Uma suspensão do waiver agora eliminaria a necessidade dos pagamentos mensais até dezembro, que somariam cerca de R$ 500 milhões, nas contas da Eletronuclear. Ou seja, cairia a necessidade de aporte para um patamar mais aceitável, segundo o presidente da empresa.
“O risco de insolvência cairia bastante com isso. A gente continuaria tendo necessidade de um aporte de uns R$ 500 milhões, mas aí começa a ser algo mais palatável, porque talvez esse valor podemos conseguir acessando o mercado bancário ou algo assim”, explicou.
Custo x base tarifária
Para além dos custos com as obras em Angra 1 e com Angra 3 paralisada, a Eletronuclear lida com outro problema, segundo o presidente: o custo operacional das suas duas usinas em atividade é maior que a sua base tarifária, definida pela ANEEL (Agência Nacional de Energia Elétrica).

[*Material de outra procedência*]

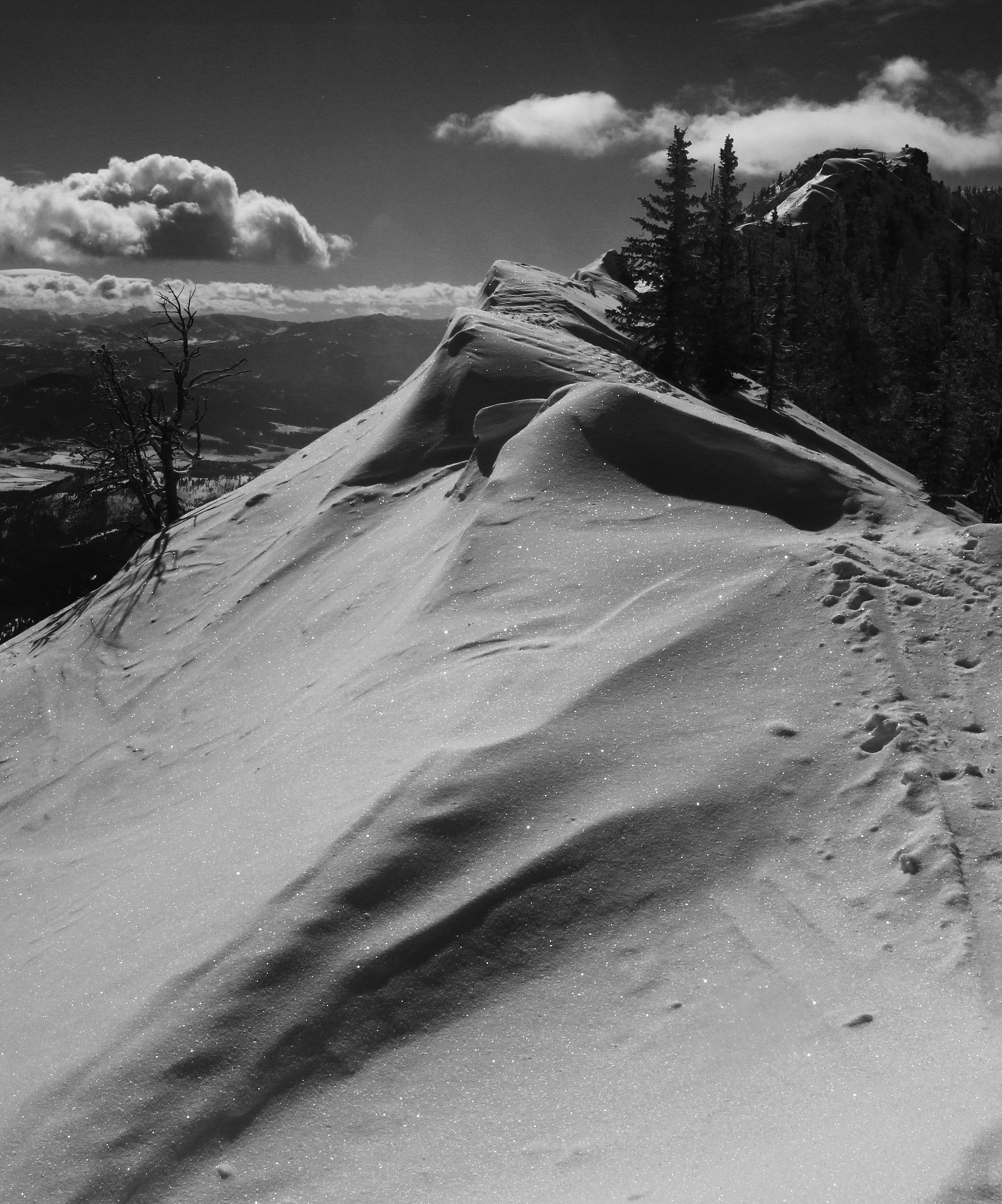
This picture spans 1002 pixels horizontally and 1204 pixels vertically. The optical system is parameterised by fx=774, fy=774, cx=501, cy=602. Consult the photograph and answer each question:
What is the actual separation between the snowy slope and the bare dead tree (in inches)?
382

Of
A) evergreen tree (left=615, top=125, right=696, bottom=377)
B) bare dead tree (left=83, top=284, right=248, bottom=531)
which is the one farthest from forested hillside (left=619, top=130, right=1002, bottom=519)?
bare dead tree (left=83, top=284, right=248, bottom=531)

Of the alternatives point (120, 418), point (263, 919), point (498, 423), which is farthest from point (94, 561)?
point (263, 919)

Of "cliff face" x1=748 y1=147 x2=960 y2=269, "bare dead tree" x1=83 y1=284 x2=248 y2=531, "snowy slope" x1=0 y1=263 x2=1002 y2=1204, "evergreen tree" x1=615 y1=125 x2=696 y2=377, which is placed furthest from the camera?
"cliff face" x1=748 y1=147 x2=960 y2=269

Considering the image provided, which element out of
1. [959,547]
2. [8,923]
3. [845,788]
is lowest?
[8,923]

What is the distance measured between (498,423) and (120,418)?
11517 millimetres

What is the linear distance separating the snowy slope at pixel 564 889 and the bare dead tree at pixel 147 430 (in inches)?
382

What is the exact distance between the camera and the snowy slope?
2748 mm

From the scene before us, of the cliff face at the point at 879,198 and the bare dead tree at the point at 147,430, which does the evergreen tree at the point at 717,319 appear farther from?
the cliff face at the point at 879,198

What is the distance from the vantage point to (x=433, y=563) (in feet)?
24.8

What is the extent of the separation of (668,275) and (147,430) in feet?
52.1

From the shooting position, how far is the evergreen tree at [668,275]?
22.9 metres

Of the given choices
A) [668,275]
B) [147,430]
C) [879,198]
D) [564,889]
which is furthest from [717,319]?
[879,198]

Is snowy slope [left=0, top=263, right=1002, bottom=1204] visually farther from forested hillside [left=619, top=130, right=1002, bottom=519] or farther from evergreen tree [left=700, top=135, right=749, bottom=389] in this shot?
evergreen tree [left=700, top=135, right=749, bottom=389]

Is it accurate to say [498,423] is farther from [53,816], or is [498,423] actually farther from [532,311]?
[532,311]
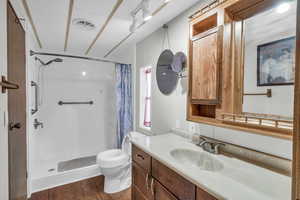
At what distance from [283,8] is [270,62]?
30 centimetres

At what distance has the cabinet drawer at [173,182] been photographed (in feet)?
2.68

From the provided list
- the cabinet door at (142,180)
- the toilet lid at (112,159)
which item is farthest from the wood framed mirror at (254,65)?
the toilet lid at (112,159)

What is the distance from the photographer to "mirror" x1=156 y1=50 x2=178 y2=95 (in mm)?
1722

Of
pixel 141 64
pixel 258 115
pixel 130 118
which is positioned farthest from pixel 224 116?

Trata-se de um problema que não é novo, mas que se agravou após a privatização da Eletrobras, que antes fazia aportes para cobrir a diferença não custeada pelas tarifas, uma vez que tinha caixa para tal. Com o controle da ENBPar, faltam recursos para esse suprimento adicional. Já a União é impedida por lei de aportar recursos para pagamento de pessoal em estatais que não são consideradas dependentes do Tesouro Nacional.
De 2015 a 2021, a Eletrobras aportou R$ 5 bilhões para cobrir o desequilíbrio da Eletronuclear. Em 2022, primeiro ano sob o novo modelo, a parcela do PMSO (Pessoal, Material, Serviços de Terceiros e Outros) na tarifa de Angra foi definida pela ANEEL em R$ 1,1 bilhão, sendo que o custo da operação ficou em R$ 1,6 bilhão, ou seja, 38% acima. Em 2023, com o PMSO no mesmo patamar, a despesa foi de R$ 1,8 bilhão, um déficit de 62%.
“O nosso PMSO está desequilibrado e isso não é de hoje, o que leva a empresa a uma situação grave”, diz Lycurgo, que afirma ainda que parte do aumento dos custos se deve ao concurso realizado em 2021 visando a contratação de empregados para Angra 3, que admitiu 400 funcionários.
Diante do cenário, ele explica que a empresa tem trabalhado em duas frentes: cortar gastos e tentar ajustes no seu PMSO regulado. Para o exercício de 2024, a ANEEL aumentou a parcela para R$ 1,4 bilhão. Por outro lado, o orçamento previsto para o ano era de R$ 2,4 bilhões. Com os cortes, foi possível fechar em R$ 1,9 bilhão.
“Conseguimos voltar ao patamar de 38% acima do PMSO com os cortes do que estava previsto no orçamento de 2024. Para 2025 devemos cair mais, ficando entre 20% e 25% acima, que é um patamar mais factível e possível de consertar com plano de demissão voluntária e ajustando a terceirização de maneira eficiente, por exemplo”, declarou.
Além disso, Lycurgo ressalta que há também desafio de ajustar a base remuneratória. “A questão não está só em cortar custos. A base tarifária também está equivocada há alguns anos, e isso vai levar tempo para que a gente possa mostrar à ANEEL e que eles possam computar na tarifa.”